Assigned task
The answer must consist of every line from the data that holds "charset".

Saved data entries:
:::

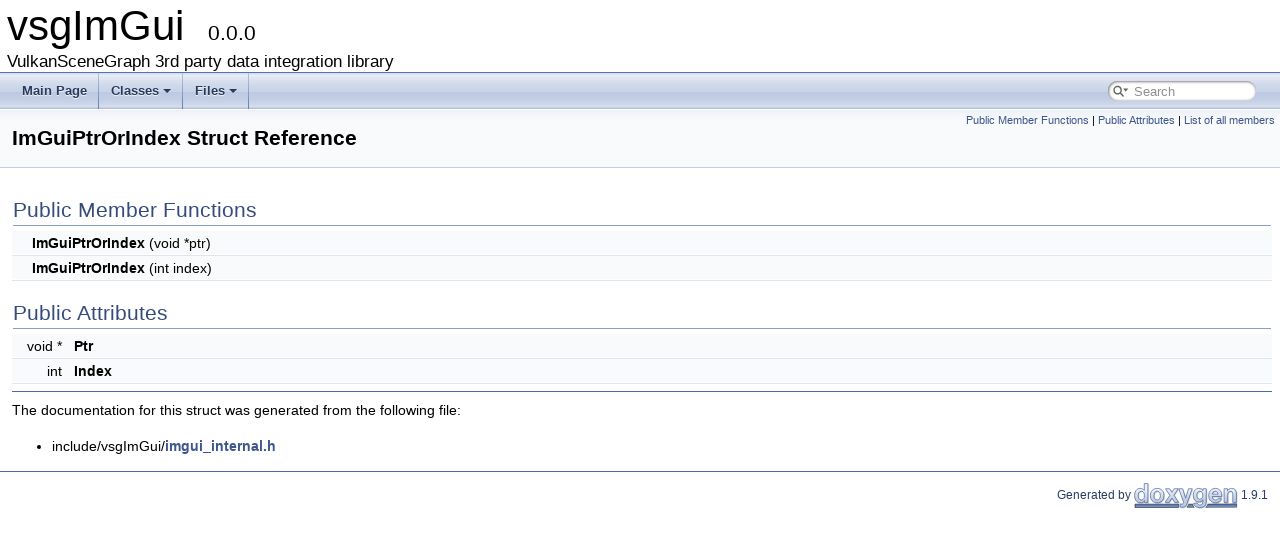

--- FILE ---
content_type: text/html; charset=utf-8
request_url: https://vsg-dev.github.io/vsg-dev.io/ref/vsgImGui/html/structImGuiPtrOrIndex.html
body_size: 1453
content:
<!DOCTYPE html PUBLIC "-//W3C//DTD XHTML 1.0 Transitional//EN" "https://www.w3.org/TR/xhtml1/DTD/xhtml1-transitional.dtd">
<html xmlns="http://www.w3.org/1999/xhtml">
<head>
<meta http-equiv="Content-Type" content="text/xhtml;charset=UTF-8"/>
<meta http-equiv="X-UA-Compatible" content="IE=9"/>
<meta name="generator" content="Doxygen 1.9.1"/>
<meta name="viewport" content="width=device-width, initial-scale=1"/>
<title>vsgImGui: ImGuiPtrOrIndex Struct Reference</title>
<link href="tabs.css" rel="stylesheet" type="text/css"/>
<script type="text/javascript" src="jquery.js"></script>
<script type="text/javascript" src="dynsections.js"></script>
<link href="search/search.css" rel="stylesheet" type="text/css"/>
<script type="text/javascript" src="search/searchdata.js"></script>
<script type="text/javascript" src="search/search.js"></script>
<link href="doxygen.css" rel="stylesheet" type="text/css" />
</head>
<body>
<div id="top"><!-- do not remove this div, it is closed by doxygen! -->
<div id="titlearea">
<table cellspacing="0" cellpadding="0">
 <tbody>
 <tr style="height: 56px;">
  <td id="projectalign" style="padding-left: 0.5em;">
   <div id="projectname">vsgImGui
   &#160;<span id="projectnumber">0.0.0</span>
   </div>
   <div id="projectbrief">VulkanSceneGraph 3rd party data integration library</div>
  </td>
 </tr>
 </tbody>
</table>
</div>
<!-- end header part -->
<!-- Generated by Doxygen 1.9.1 -->
<script type="text/javascript">
/* @license magnet:?xt=urn:btih:cf05388f2679ee054f2beb29a391d25f4e673ac3&amp;dn=gpl-2.0.txt GPL-v2 */
var searchBox = new SearchBox("searchBox", "search",false,'Search','.html');
/* @license-end */
</script>
<script type="text/javascript" src="menudata.js"></script>
<script type="text/javascript" src="menu.js"></script>
<script type="text/javascript">
/* @license magnet:?xt=urn:btih:cf05388f2679ee054f2beb29a391d25f4e673ac3&amp;dn=gpl-2.0.txt GPL-v2 */
$(function() {
  initMenu('',true,false,'search.php','Search');
  $(document).ready(function() { init_search(); });
});
/* @license-end */</script>
<div id="main-nav"></div>
<!-- window showing the filter options -->
<div id="MSearchSelectWindow"
     onmouseover="return searchBox.OnSearchSelectShow()"
     onmouseout="return searchBox.OnSearchSelectHide()"
     onkeydown="return searchBox.OnSearchSelectKey(event)">
</div>

<!-- iframe showing the search results (closed by default) -->
<div id="MSearchResultsWindow">
<iframe src="javascript:void(0)" frameborder="0" 
        name="MSearchResults" id="MSearchResults">
</iframe>
</div>

</div><!-- top -->
<div class="header">
  <div class="summary">
<a href="#pub-methods">Public Member Functions</a> &#124;
<a href="#pub-attribs">Public Attributes</a> &#124;
<a href="structImGuiPtrOrIndex-members.html">List of all members</a>  </div>
  <div class="headertitle">
<div class="title">ImGuiPtrOrIndex Struct Reference</div>  </div>
</div><!--header-->
<div class="contents">
<table class="memberdecls">
<tr class="heading"><td colspan="2"><h2 class="groupheader"><a name="pub-methods"></a>
Public Member Functions</h2></td></tr>
<tr class="memitem:a4dd680dd14b154bf7ad6b2c8a2ef508c"><td class="memItemLeft" align="right" valign="top"><a id="a4dd680dd14b154bf7ad6b2c8a2ef508c"></a>
&#160;</td><td class="memItemRight" valign="bottom"><b>ImGuiPtrOrIndex</b> (void *ptr)</td></tr>
<tr class="separator:a4dd680dd14b154bf7ad6b2c8a2ef508c"><td class="memSeparator" colspan="2">&#160;</td></tr>
<tr class="memitem:a9a7f7991864bc7fa1447d36fc4eb5a3a"><td class="memItemLeft" align="right" valign="top"><a id="a9a7f7991864bc7fa1447d36fc4eb5a3a"></a>
&#160;</td><td class="memItemRight" valign="bottom"><b>ImGuiPtrOrIndex</b> (int index)</td></tr>
<tr class="separator:a9a7f7991864bc7fa1447d36fc4eb5a3a"><td class="memSeparator" colspan="2">&#160;</td></tr>
</table><table class="memberdecls">
<tr class="heading"><td colspan="2"><h2 class="groupheader"><a name="pub-attribs"></a>
Public Attributes</h2></td></tr>
<tr class="memitem:a9171d3539aed08cc1ffd543c63ce2891"><td class="memItemLeft" align="right" valign="top"><a id="a9171d3539aed08cc1ffd543c63ce2891"></a>
void *&#160;</td><td class="memItemRight" valign="bottom"><b>Ptr</b></td></tr>
<tr class="separator:a9171d3539aed08cc1ffd543c63ce2891"><td class="memSeparator" colspan="2">&#160;</td></tr>
<tr class="memitem:a72a74b99b115fd7de626170dd918e64a"><td class="memItemLeft" align="right" valign="top"><a id="a72a74b99b115fd7de626170dd918e64a"></a>
int&#160;</td><td class="memItemRight" valign="bottom"><b>Index</b></td></tr>
<tr class="separator:a72a74b99b115fd7de626170dd918e64a"><td class="memSeparator" colspan="2">&#160;</td></tr>
</table>
<hr/>The documentation for this struct was generated from the following file:<ul>
<li>include/vsgImGui/<a class="el" href="imgui__internal_8h_source.html">imgui_internal.h</a></li>
</ul>
</div><!-- contents -->
<!-- start footer part -->
<hr class="footer"/><address class="footer"><small>
Generated by&#160;<a href="https://www.doxygen.org/index.html"><img class="footer" src="doxygen.svg" width="104" height="31" alt="doxygen"/></a> 1.9.1
</small></address>
</body>
</html>


--- FILE ---
content_type: application/javascript; charset=utf-8
request_url: https://vsg-dev.github.io/vsg-dev.io/ref/vsgImGui/html/search/searchdata.js
body_size: -233
content:
var indexSectionsWithContent =
{
  0: "afirs",
  1: "firs",
  2: "a"
};

var indexSectionNames =
{
  0: "all",
  1: "classes",
  2: "functions"
};

var indexSectionLabels =
{
  0: "All",
  1: "Classes",
  2: "Functions"
};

:::

Written solution
content_type: text/html; charset=utf-8
<meta http-equiv="Content-Type" content="text/xhtml;charset=UTF-8"/>
content_type: application/javascript; charset=utf-8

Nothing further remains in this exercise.